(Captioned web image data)

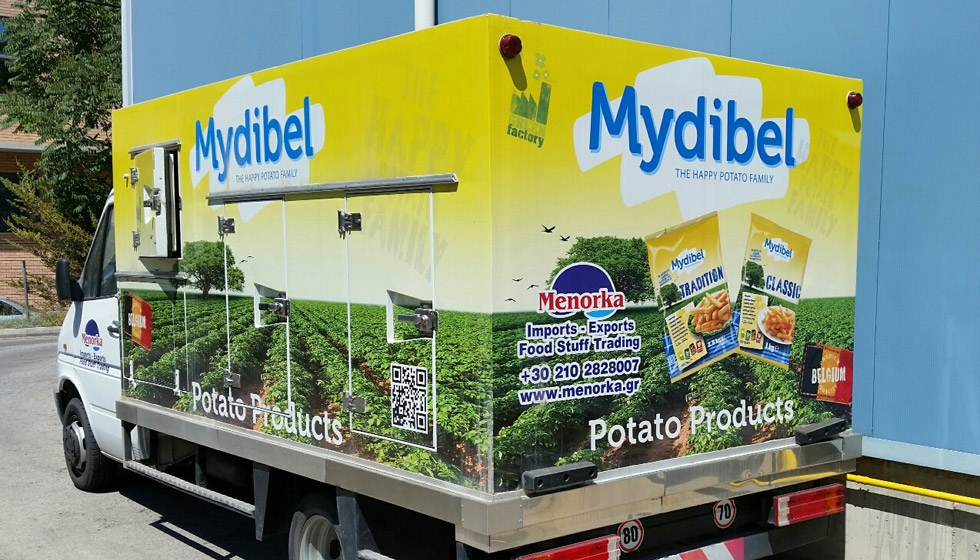 Mydibel Partner Menorka Greece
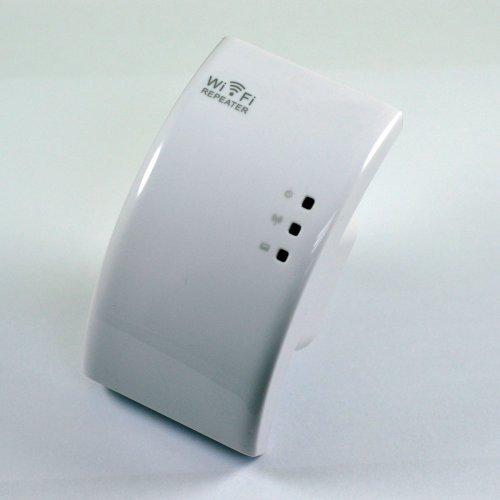 ramozz-reuter-300mbps-wireless-wifi-con-ripetitore-extender-ieee-80211n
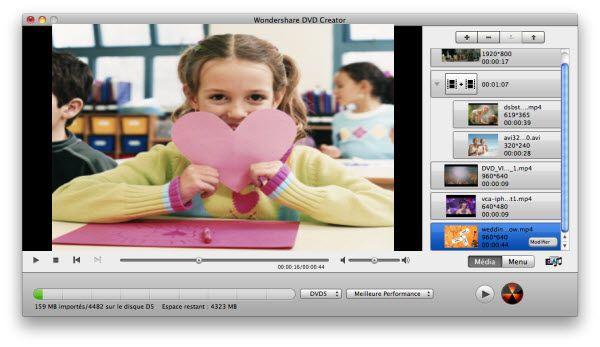 Nero pour Mac ? Téléchargez le meilleure alternative à Nero pour Mac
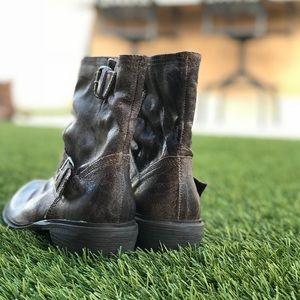 e826f4fa8df3 Mia Shoes - Mia Buckley Boots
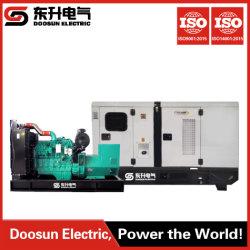 generatore insonorizzato silenzioso eccellente aperto del piccolo di potere 10kv/20kVA/30kVA/40kVA/50kVA generatore elettrico diesel portatile del generatore con Cummins Engine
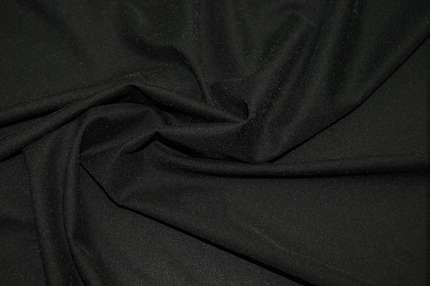 Дублерин эластичный чёрный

Task statement: What should come back is an exact copy of the lines above from the line with "Nero pour Mac ?" to the line with "e826f4fa8df3 Mia Shoes - Mia Buckley Boots", both included, minus the pictures.

Answer area:
 Nero pour Mac ? Téléchargez le meilleure alternative à Nero pour Mac
 e826f4fa8df3 Mia Shoes - Mia Buckley Boots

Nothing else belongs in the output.